Crise climática impacta chuvas, e
dois terços do país enfrentam problemas no fornecimento de água
Maria
Abi-HabibBryan Avelar
CIDADE DO MÉXICO | THE NEW
YORK TIMES
O México —ou grande parte do país— está
ficando sem água. Uma seca extrema tem deixado as torneiras
secas, e quase dois terços dos municípios enfrentam escassez que vem obrigando
as pessoas a encarar horas em filas para entregas de água feitas pelo governo
em alguns locais.
A falta
d’água está tão grave que moradores já fizeram barreiras em rodovias e
sequestraram funcionários para exigir mais carregamentos. Os números são mesmo
assustadores: em julho, 8 dos 32 estados enfrentaram estiagem de extrema a
moderada, levando 1.546 dos 2.463 municípios a enfrentar cortes no
fornecimento, segundo a Comissão Nacional de Água.
Em meados
de julho, a seca atingia 48% do território do México —no ano passado, a
situação afetou 28% do país.
Vincular
uma seca isolada à crise climática requer análise, mas cientistas não têm
dúvida de que o aquecimento global pode alterar os padrões de chuva no mundo e está elevando
a probabilidade de ocorrência de secas.
Do outro lado da
fronteira norte, nos últimos anos a maior parte da metade ocidental
dos EUA sofre com estiagem de moderada a severa. São as duas
décadas mais secas na região em 1.200 anos.
A crise está
especialmente aguda em Monterrey, um dos centros econômicos mais importantes do
México, com uma região metropolitana de 5 milhões de habitantes. Alguns bairros
estão sem água há 75 dias, levando escolas a fechar as portas antes das férias
de verão. Um jornalista percorreu várias lojas à procura de água potável,
incluindo um supermercado Walmart, em vão.
Baldes estão
em falta no comércio ou são vendidos a preços astronômicos, enquanto os
habitantes juntam recipientes para coletar a água distribuída por caminhões
enviados aos bairros mais afetados. Alguns usam latas de lixo limpas, e crianças
lutam para ajudar a carregar a água.
A
crise afeta inclusive as regiões de alta renda. "Aqui a gente tem que sair
à caça de água", diz Claudia Muñiz, 38, cuja família frequentemente tem
passado uma semana sem água corrente. "Num momento de desespero, as
pessoas explodem."
Monterrey fica
no norte do México e viu sua população crescer nos últimos anos, acompanhando
o boom econômico.

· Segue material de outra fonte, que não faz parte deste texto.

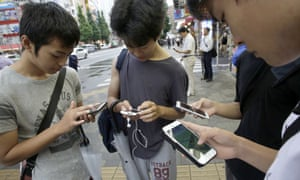 People gaze at their smartphones as they play Pokémon Go at Akihabara district in Tokyo.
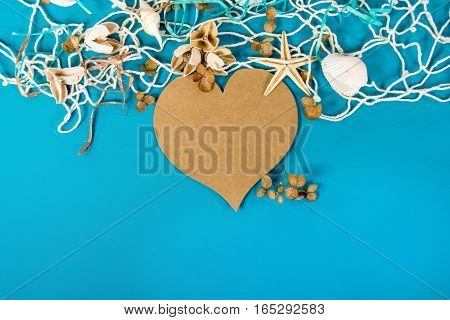 brown heart in  nautical net with starfish and seashell on turquoise painted wood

O clima tipicamente árido da região não ajuda a
suprir as necessidades da população, e a crise climática reduz as chuvas já
escassas.
Hoje os
moradores podem caminhar sobre o leito da represa da barragem de Cerro Prieto,
que no passado era uma das maiores fontes de água da cidade e uma importante
atração turística, com animados restaurantes à beira da água, pesca, passeios
de barco e esqui aquático.
A chuva que
caiu em julho em partes do estado de Nuevo León, que faz divisa com o Texas e
cuja capital é Monterrey, representou apenas 10% da média mensal registrada
desde 1960, segundo Juan Ignacio Barragán Villareal, diretor-geral da agência local
de recursos hídricos. "Nem uma gota caiu no estado inteiro em
março", diz. Foi o primeiro março sem chuvas desde que se começou a
registrar esses dados, em 1960.
Hoje o governo
distribui 9 milhões de litros de água por dia para 400 bairros. O motorista de
caminhão-pipa Alejandro Casas conta que, quando começou na função há cinco
anos, ajudava os bombeiros e era chamado uma ou duas vezes por mês para levar
água a um local incendiado. Ele passava muitos dias de trabalho apenas olhando
para o telefone.
Mas
desde janeiro ele trabalha sem parar, fazendo até dez viagens por dia, para
suprir cerca de 200 famílias a cada vez. Quando ele chega a um local, uma longa
fila já serpenteia pelas ruas. Pessoas levam recipientes que comportam até 200
litros e passam a tarde sob o sol para receber água só à meia-noite —e ela pode
ser a única entregue por até uma semana.
Ninguém
policia as filas, por isso é comum ocorrerem brigas, com moradores de outras
comunidades tentando se infiltrar. Em maio o caminhão de Casas foi assaltado
por jovens que subiram no assento do passageiro e o ameaçaram,
exigindo que ele levasse o veículo ao bairro deles. "Se a gente não fosse
para onde eles queriam, iam nos sequestrar."
Casas seguiu a
ordem, encheu os baldes dos moradores e foi libertado.
Maria de los
Angeles, 45, nasceu e cresceu em Ciénega de Flores, cidade próxima a Monterrey.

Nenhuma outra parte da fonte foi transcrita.